Unfortunately, the max and min of these oscillations are not consistent, meaning they vary about a certain value. Also, one can see that this is no short data set, for the amount of points that I am mainly concentrated on stretches to about 50 million data points. Besides manually plotting all of these and going through each calibration roll to record the start and end of each one to manually take them out, is there any way to efficiently run the whole data set through a routine that quickly goes through the data, spots these occurrences of calibration rolls, and replaces that data with NaNs? The data structure I am working with are pandas Series
and DataFrames
.
Here's what I am doing to clean this rolls out:
Running a window size of 101 points, starting at zero, and sliding it point by point. For each slide of the window, I have it calculating the mean value, and if the mean value is below a certain value that neither the good data nor a mix of good and bad data can create(only the calibration rolls can produce), then it replaces the values from that window with NaNs and continues.
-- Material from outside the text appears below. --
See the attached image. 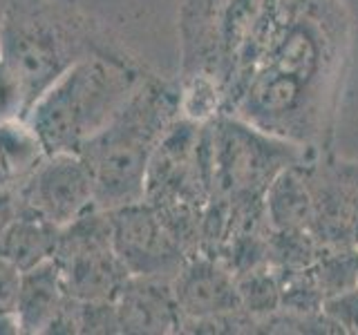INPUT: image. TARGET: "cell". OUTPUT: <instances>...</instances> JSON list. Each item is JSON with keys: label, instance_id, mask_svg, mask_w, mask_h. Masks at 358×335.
I'll return each instance as SVG.
<instances>
[{"label": "cell", "instance_id": "cell-1", "mask_svg": "<svg viewBox=\"0 0 358 335\" xmlns=\"http://www.w3.org/2000/svg\"><path fill=\"white\" fill-rule=\"evenodd\" d=\"M345 45L347 20L338 0H278L260 59L224 114L322 150Z\"/></svg>", "mask_w": 358, "mask_h": 335}, {"label": "cell", "instance_id": "cell-2", "mask_svg": "<svg viewBox=\"0 0 358 335\" xmlns=\"http://www.w3.org/2000/svg\"><path fill=\"white\" fill-rule=\"evenodd\" d=\"M179 92L143 78L128 103L83 148L99 210H115L145 199L150 159L168 126L179 117Z\"/></svg>", "mask_w": 358, "mask_h": 335}, {"label": "cell", "instance_id": "cell-3", "mask_svg": "<svg viewBox=\"0 0 358 335\" xmlns=\"http://www.w3.org/2000/svg\"><path fill=\"white\" fill-rule=\"evenodd\" d=\"M143 78L139 67L126 59L87 52L31 105L27 121L50 154H78L119 114Z\"/></svg>", "mask_w": 358, "mask_h": 335}, {"label": "cell", "instance_id": "cell-4", "mask_svg": "<svg viewBox=\"0 0 358 335\" xmlns=\"http://www.w3.org/2000/svg\"><path fill=\"white\" fill-rule=\"evenodd\" d=\"M210 195L227 199L233 210H262L273 179L316 152V148L268 134L235 114H220L210 121Z\"/></svg>", "mask_w": 358, "mask_h": 335}, {"label": "cell", "instance_id": "cell-5", "mask_svg": "<svg viewBox=\"0 0 358 335\" xmlns=\"http://www.w3.org/2000/svg\"><path fill=\"white\" fill-rule=\"evenodd\" d=\"M87 52L92 50L85 47L78 22L48 7L9 3L0 29V59L18 76L29 110Z\"/></svg>", "mask_w": 358, "mask_h": 335}, {"label": "cell", "instance_id": "cell-6", "mask_svg": "<svg viewBox=\"0 0 358 335\" xmlns=\"http://www.w3.org/2000/svg\"><path fill=\"white\" fill-rule=\"evenodd\" d=\"M54 260L67 293L83 302H115L130 277L112 246L108 212L99 208L61 228Z\"/></svg>", "mask_w": 358, "mask_h": 335}, {"label": "cell", "instance_id": "cell-7", "mask_svg": "<svg viewBox=\"0 0 358 335\" xmlns=\"http://www.w3.org/2000/svg\"><path fill=\"white\" fill-rule=\"evenodd\" d=\"M112 246L130 275L171 279L186 262L188 253L168 230L159 212L148 201L106 210Z\"/></svg>", "mask_w": 358, "mask_h": 335}, {"label": "cell", "instance_id": "cell-8", "mask_svg": "<svg viewBox=\"0 0 358 335\" xmlns=\"http://www.w3.org/2000/svg\"><path fill=\"white\" fill-rule=\"evenodd\" d=\"M14 193L18 212H31L59 228L96 208L92 177L76 152L48 154L27 181L14 186Z\"/></svg>", "mask_w": 358, "mask_h": 335}, {"label": "cell", "instance_id": "cell-9", "mask_svg": "<svg viewBox=\"0 0 358 335\" xmlns=\"http://www.w3.org/2000/svg\"><path fill=\"white\" fill-rule=\"evenodd\" d=\"M173 293L184 322L242 308L235 273L220 257L201 251L186 257L173 277Z\"/></svg>", "mask_w": 358, "mask_h": 335}, {"label": "cell", "instance_id": "cell-10", "mask_svg": "<svg viewBox=\"0 0 358 335\" xmlns=\"http://www.w3.org/2000/svg\"><path fill=\"white\" fill-rule=\"evenodd\" d=\"M115 306L121 333H182L184 320L177 306L171 279L130 275L115 299Z\"/></svg>", "mask_w": 358, "mask_h": 335}, {"label": "cell", "instance_id": "cell-11", "mask_svg": "<svg viewBox=\"0 0 358 335\" xmlns=\"http://www.w3.org/2000/svg\"><path fill=\"white\" fill-rule=\"evenodd\" d=\"M72 295L67 293L56 260L45 262L22 273L16 318L20 333H50L54 320Z\"/></svg>", "mask_w": 358, "mask_h": 335}, {"label": "cell", "instance_id": "cell-12", "mask_svg": "<svg viewBox=\"0 0 358 335\" xmlns=\"http://www.w3.org/2000/svg\"><path fill=\"white\" fill-rule=\"evenodd\" d=\"M307 159L289 165L287 170H282L273 179V184L266 190L264 212L268 226L273 230H309L311 226L313 204L305 170Z\"/></svg>", "mask_w": 358, "mask_h": 335}, {"label": "cell", "instance_id": "cell-13", "mask_svg": "<svg viewBox=\"0 0 358 335\" xmlns=\"http://www.w3.org/2000/svg\"><path fill=\"white\" fill-rule=\"evenodd\" d=\"M59 239V226L31 215V212H18V217L0 239V257L14 264L20 273H27L31 268L54 260Z\"/></svg>", "mask_w": 358, "mask_h": 335}, {"label": "cell", "instance_id": "cell-14", "mask_svg": "<svg viewBox=\"0 0 358 335\" xmlns=\"http://www.w3.org/2000/svg\"><path fill=\"white\" fill-rule=\"evenodd\" d=\"M48 148L36 128L27 119L0 121V165L11 188L27 181L36 168L48 159Z\"/></svg>", "mask_w": 358, "mask_h": 335}, {"label": "cell", "instance_id": "cell-15", "mask_svg": "<svg viewBox=\"0 0 358 335\" xmlns=\"http://www.w3.org/2000/svg\"><path fill=\"white\" fill-rule=\"evenodd\" d=\"M311 271L324 299L358 286V246H320Z\"/></svg>", "mask_w": 358, "mask_h": 335}, {"label": "cell", "instance_id": "cell-16", "mask_svg": "<svg viewBox=\"0 0 358 335\" xmlns=\"http://www.w3.org/2000/svg\"><path fill=\"white\" fill-rule=\"evenodd\" d=\"M235 282H238L242 308L253 318H264L280 308V286L271 264H260L238 273Z\"/></svg>", "mask_w": 358, "mask_h": 335}, {"label": "cell", "instance_id": "cell-17", "mask_svg": "<svg viewBox=\"0 0 358 335\" xmlns=\"http://www.w3.org/2000/svg\"><path fill=\"white\" fill-rule=\"evenodd\" d=\"M29 103L18 76L0 59V121L7 119H27Z\"/></svg>", "mask_w": 358, "mask_h": 335}, {"label": "cell", "instance_id": "cell-18", "mask_svg": "<svg viewBox=\"0 0 358 335\" xmlns=\"http://www.w3.org/2000/svg\"><path fill=\"white\" fill-rule=\"evenodd\" d=\"M78 333H121L115 302L78 299Z\"/></svg>", "mask_w": 358, "mask_h": 335}, {"label": "cell", "instance_id": "cell-19", "mask_svg": "<svg viewBox=\"0 0 358 335\" xmlns=\"http://www.w3.org/2000/svg\"><path fill=\"white\" fill-rule=\"evenodd\" d=\"M322 311L334 320L341 333L358 335V286L324 299Z\"/></svg>", "mask_w": 358, "mask_h": 335}, {"label": "cell", "instance_id": "cell-20", "mask_svg": "<svg viewBox=\"0 0 358 335\" xmlns=\"http://www.w3.org/2000/svg\"><path fill=\"white\" fill-rule=\"evenodd\" d=\"M22 273L0 257V313H16Z\"/></svg>", "mask_w": 358, "mask_h": 335}, {"label": "cell", "instance_id": "cell-21", "mask_svg": "<svg viewBox=\"0 0 358 335\" xmlns=\"http://www.w3.org/2000/svg\"><path fill=\"white\" fill-rule=\"evenodd\" d=\"M341 174L345 179L347 193H350L352 199V215H354V237L358 244V161L350 163V161H338Z\"/></svg>", "mask_w": 358, "mask_h": 335}, {"label": "cell", "instance_id": "cell-22", "mask_svg": "<svg viewBox=\"0 0 358 335\" xmlns=\"http://www.w3.org/2000/svg\"><path fill=\"white\" fill-rule=\"evenodd\" d=\"M16 217H18V199L14 188L0 190V239H3V234L14 223Z\"/></svg>", "mask_w": 358, "mask_h": 335}, {"label": "cell", "instance_id": "cell-23", "mask_svg": "<svg viewBox=\"0 0 358 335\" xmlns=\"http://www.w3.org/2000/svg\"><path fill=\"white\" fill-rule=\"evenodd\" d=\"M9 3H11V0H0V29H3V20H5V14H7Z\"/></svg>", "mask_w": 358, "mask_h": 335}, {"label": "cell", "instance_id": "cell-24", "mask_svg": "<svg viewBox=\"0 0 358 335\" xmlns=\"http://www.w3.org/2000/svg\"><path fill=\"white\" fill-rule=\"evenodd\" d=\"M5 188H11V184H9L5 170H3V165H0V190H5Z\"/></svg>", "mask_w": 358, "mask_h": 335}]
</instances>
I realize that it may take some good data out, which would not be ideal; however, I would like to see if anyone would have a better process or ran into a similar problem and had an effective way to get past it.
Edit:
I actually realized the the code i was implementing turned out to be very inefficient in addition to not bringing out the unique characteristics of the rolls. The code i have that does work now and runs relatively quickly is that as it runs through the whole time series once, it compares value holder with the ones before it and after, creating a 7 point stencil. The compare statements I have are very complex, however, it is designed to be as quick as with only a 2 step if-statment. The unique characteristic that is being used to rid of the rolls is that the values are mirrored over the y axis at unique spreads in data points, meaning, every 2 points is a positive value, the next 2 are around the negative of the previous 2 values, with an intermediate point in between the next set of 4 data points.
If i didnt say before, the data is on magnetic field variations in a plasma material, and it can fluctuate between positive and negative values, of course, but with this comes into a small problem with my removal routine, but sonething that is definitely not going to affect my goals in the long run.